═══ MATERIAL SUPPLIED

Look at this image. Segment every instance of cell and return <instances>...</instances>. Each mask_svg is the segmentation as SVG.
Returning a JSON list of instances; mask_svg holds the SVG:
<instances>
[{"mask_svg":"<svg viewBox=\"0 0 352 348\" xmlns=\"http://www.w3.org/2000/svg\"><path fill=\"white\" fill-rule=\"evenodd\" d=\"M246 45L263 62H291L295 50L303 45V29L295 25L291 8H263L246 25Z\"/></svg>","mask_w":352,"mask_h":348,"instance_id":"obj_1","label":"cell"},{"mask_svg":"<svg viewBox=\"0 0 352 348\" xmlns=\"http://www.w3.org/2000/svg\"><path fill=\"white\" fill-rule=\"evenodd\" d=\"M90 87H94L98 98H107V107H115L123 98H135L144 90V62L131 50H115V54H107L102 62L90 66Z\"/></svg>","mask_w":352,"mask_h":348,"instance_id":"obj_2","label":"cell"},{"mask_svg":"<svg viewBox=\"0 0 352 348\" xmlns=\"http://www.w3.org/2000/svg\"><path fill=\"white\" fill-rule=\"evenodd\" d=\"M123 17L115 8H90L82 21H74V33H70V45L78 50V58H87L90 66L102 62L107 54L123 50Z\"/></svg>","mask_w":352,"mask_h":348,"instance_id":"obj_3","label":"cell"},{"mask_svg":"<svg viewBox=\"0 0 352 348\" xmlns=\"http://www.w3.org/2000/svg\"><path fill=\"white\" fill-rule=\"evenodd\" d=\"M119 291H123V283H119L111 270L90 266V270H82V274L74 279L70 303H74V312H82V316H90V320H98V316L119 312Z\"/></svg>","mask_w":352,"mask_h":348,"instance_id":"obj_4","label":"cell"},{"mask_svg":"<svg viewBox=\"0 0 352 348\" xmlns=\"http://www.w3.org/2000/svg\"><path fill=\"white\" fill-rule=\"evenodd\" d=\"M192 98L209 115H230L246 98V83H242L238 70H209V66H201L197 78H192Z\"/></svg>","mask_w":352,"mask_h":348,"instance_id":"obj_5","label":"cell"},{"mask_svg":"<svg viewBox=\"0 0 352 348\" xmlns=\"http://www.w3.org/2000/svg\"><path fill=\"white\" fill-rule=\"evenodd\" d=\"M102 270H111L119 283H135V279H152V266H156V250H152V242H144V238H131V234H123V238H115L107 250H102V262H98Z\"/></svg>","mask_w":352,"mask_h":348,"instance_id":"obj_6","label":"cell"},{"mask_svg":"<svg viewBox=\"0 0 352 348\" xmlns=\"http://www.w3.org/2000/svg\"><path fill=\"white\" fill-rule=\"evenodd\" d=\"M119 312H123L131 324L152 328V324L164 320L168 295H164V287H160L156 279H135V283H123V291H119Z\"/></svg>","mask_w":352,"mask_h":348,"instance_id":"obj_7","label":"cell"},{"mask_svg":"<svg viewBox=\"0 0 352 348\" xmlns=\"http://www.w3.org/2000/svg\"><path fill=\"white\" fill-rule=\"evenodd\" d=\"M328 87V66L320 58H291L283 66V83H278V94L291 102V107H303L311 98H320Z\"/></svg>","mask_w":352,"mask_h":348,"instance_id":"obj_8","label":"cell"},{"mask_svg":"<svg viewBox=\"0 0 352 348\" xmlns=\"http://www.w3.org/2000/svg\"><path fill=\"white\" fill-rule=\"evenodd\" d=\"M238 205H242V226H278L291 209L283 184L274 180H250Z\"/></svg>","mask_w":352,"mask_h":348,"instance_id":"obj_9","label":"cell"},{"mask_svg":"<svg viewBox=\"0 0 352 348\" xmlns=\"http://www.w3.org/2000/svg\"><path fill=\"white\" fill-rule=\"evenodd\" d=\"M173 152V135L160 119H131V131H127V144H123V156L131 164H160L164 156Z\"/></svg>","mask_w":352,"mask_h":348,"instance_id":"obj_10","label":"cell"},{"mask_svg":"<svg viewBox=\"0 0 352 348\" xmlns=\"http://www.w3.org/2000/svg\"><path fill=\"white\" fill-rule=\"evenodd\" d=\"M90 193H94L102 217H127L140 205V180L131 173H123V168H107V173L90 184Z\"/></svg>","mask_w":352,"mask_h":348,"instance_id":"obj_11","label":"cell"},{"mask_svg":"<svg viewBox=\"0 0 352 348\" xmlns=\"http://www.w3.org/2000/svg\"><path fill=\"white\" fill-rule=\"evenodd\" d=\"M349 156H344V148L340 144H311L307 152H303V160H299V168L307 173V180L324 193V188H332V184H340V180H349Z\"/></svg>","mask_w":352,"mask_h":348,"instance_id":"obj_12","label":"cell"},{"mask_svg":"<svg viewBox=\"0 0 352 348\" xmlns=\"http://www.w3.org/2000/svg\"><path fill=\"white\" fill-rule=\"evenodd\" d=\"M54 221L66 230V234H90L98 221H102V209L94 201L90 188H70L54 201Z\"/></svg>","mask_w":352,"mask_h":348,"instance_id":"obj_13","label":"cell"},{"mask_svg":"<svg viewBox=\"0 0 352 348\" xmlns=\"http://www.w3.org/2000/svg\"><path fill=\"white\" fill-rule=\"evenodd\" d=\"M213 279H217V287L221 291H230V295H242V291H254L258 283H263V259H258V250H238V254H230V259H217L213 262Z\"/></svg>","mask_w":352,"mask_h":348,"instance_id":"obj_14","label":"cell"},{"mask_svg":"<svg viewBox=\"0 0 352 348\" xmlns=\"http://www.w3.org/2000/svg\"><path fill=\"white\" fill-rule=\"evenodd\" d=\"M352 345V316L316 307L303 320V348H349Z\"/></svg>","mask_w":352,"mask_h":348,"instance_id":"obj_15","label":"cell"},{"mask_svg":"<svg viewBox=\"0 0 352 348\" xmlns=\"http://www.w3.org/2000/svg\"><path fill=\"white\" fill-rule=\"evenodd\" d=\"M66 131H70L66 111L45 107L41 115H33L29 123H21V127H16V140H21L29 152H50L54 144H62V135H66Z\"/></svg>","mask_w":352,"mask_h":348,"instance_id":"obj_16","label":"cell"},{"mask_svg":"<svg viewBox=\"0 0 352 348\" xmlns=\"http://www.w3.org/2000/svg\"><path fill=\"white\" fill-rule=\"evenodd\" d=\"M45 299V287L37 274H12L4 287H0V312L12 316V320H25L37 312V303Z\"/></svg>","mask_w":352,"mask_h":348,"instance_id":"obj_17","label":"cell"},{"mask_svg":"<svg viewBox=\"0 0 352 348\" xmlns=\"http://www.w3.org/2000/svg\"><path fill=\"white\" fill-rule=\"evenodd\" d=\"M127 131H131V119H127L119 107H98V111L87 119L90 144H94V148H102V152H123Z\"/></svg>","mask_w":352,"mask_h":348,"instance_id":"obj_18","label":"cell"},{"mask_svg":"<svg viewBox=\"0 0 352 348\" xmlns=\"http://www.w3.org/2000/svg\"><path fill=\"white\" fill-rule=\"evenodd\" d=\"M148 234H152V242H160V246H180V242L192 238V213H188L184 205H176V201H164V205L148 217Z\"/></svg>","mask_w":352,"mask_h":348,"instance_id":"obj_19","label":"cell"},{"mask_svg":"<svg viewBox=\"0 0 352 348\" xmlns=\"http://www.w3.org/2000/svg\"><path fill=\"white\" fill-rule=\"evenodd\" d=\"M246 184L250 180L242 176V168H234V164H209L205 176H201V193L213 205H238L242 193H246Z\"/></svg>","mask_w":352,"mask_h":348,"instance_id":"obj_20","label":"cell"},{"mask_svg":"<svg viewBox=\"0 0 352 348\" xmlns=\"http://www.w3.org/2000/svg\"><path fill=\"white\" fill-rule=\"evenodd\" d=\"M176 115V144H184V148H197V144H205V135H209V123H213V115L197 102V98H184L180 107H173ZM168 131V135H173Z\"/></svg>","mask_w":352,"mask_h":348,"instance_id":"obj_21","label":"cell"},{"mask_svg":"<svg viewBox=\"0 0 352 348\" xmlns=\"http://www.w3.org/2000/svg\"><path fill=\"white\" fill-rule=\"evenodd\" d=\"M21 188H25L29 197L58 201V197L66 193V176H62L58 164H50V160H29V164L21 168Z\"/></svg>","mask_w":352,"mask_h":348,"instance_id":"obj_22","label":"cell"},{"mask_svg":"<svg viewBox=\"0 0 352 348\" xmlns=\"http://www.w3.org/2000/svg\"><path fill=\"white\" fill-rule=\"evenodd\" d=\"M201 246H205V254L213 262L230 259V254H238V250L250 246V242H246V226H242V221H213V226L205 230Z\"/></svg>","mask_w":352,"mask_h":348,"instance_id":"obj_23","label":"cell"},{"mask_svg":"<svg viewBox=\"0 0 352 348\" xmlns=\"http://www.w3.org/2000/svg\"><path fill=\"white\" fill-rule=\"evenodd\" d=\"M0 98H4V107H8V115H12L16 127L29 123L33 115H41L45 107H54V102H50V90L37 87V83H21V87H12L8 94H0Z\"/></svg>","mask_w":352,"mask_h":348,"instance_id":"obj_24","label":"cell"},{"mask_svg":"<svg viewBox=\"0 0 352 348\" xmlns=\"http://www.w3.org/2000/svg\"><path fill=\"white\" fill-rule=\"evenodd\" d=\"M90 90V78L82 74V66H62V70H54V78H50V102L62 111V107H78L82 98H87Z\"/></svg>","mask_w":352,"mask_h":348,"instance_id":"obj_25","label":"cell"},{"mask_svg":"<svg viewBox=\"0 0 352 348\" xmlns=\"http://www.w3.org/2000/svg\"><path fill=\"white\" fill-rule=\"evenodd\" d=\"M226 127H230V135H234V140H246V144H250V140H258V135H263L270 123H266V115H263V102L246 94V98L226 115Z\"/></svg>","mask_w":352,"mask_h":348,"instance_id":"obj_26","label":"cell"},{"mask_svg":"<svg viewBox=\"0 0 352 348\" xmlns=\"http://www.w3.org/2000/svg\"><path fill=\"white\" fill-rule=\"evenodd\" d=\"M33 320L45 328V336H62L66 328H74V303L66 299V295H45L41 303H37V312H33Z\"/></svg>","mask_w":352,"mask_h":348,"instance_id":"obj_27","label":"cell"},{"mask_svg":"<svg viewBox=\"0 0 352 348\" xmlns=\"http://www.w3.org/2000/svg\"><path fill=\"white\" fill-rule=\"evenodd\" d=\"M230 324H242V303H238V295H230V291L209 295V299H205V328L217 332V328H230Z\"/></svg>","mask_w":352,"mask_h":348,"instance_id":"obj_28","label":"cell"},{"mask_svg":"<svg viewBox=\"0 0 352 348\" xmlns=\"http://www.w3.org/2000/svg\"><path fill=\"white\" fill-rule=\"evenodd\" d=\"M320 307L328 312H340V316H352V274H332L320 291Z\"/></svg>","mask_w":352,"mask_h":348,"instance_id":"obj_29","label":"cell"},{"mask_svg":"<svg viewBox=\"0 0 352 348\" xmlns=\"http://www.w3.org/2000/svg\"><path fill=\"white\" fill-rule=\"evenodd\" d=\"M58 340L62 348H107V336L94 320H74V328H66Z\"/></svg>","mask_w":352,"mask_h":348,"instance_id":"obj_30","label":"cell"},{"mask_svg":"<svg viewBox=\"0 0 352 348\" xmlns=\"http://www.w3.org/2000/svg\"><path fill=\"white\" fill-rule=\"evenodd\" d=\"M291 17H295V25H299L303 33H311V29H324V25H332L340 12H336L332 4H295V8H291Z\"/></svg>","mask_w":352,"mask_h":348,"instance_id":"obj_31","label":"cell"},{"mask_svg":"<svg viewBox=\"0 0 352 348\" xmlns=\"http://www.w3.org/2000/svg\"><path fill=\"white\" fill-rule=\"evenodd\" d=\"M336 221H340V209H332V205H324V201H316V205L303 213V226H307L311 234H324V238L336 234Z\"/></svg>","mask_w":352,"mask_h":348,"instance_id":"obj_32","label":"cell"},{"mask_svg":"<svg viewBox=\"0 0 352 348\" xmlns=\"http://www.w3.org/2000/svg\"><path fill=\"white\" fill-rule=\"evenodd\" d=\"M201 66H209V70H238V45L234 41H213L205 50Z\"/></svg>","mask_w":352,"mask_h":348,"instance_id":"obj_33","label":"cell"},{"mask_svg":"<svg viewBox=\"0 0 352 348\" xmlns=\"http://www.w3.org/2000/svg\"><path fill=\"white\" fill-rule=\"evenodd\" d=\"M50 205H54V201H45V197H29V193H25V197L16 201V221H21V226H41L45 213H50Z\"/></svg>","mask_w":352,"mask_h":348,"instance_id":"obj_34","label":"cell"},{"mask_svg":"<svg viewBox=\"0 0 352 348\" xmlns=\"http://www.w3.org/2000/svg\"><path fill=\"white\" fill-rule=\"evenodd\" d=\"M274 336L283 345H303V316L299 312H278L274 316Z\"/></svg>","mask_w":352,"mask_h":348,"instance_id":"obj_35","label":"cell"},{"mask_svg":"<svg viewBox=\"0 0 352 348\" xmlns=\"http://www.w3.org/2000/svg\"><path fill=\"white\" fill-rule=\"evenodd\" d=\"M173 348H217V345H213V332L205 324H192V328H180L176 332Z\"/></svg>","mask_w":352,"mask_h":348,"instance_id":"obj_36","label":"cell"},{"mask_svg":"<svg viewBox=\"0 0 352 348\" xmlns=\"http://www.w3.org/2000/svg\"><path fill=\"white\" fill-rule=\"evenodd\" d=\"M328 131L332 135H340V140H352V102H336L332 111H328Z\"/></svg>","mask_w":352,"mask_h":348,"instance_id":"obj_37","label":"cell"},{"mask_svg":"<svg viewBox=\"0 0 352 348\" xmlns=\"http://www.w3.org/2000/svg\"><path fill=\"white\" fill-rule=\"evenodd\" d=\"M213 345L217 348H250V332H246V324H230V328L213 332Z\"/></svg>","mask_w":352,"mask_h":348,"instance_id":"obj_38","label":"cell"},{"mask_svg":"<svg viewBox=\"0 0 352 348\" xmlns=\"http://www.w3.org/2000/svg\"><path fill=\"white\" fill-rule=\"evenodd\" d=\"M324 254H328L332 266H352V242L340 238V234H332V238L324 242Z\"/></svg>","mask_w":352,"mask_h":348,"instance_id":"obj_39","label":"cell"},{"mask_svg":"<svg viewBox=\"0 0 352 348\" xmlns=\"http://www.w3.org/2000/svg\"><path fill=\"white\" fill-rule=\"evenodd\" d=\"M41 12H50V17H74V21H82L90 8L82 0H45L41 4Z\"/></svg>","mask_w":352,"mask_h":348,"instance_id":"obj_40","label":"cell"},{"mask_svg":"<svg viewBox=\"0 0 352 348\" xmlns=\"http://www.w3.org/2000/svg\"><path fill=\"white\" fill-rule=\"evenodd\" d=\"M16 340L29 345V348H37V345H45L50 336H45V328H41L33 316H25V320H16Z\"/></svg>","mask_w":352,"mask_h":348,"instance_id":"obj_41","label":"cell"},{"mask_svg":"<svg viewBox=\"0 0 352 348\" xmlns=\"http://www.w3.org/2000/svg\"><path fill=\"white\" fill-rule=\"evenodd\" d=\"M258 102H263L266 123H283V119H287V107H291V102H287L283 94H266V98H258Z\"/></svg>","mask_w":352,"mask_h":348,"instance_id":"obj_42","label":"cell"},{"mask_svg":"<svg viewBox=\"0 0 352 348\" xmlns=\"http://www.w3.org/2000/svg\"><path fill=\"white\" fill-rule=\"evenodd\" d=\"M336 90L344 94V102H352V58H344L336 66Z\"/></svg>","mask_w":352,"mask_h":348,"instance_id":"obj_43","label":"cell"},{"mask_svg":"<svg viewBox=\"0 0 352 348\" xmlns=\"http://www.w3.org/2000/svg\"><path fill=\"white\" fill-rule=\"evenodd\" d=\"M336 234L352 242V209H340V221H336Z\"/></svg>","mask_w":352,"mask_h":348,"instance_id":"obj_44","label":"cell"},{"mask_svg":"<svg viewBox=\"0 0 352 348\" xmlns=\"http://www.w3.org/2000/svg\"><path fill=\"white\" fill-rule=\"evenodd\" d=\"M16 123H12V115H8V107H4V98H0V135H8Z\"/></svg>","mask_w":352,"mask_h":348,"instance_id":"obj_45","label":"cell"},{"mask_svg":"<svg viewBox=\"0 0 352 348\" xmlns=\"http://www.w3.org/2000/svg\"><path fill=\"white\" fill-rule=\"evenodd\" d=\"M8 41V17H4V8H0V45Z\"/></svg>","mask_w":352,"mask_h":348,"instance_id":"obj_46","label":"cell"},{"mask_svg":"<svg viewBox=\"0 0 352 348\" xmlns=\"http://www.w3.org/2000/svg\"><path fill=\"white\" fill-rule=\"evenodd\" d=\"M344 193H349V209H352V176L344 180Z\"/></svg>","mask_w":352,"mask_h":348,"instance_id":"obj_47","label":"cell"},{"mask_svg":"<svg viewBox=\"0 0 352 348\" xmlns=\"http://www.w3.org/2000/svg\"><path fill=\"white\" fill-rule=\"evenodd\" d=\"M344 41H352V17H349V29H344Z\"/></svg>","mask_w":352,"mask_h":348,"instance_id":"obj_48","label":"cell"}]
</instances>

══════

:: TASK DESCRIPTION ::
Please find each line of the data above that contains the string "instances", with case counting, and copy every such line in full.

:: RESPONSE FOR THIS EXERCISE ::
Look at this image. Segment every instance of cell and return <instances>...</instances>. Each mask_svg is the segmentation as SVG.
Returning a JSON list of instances; mask_svg holds the SVG:
<instances>
</instances>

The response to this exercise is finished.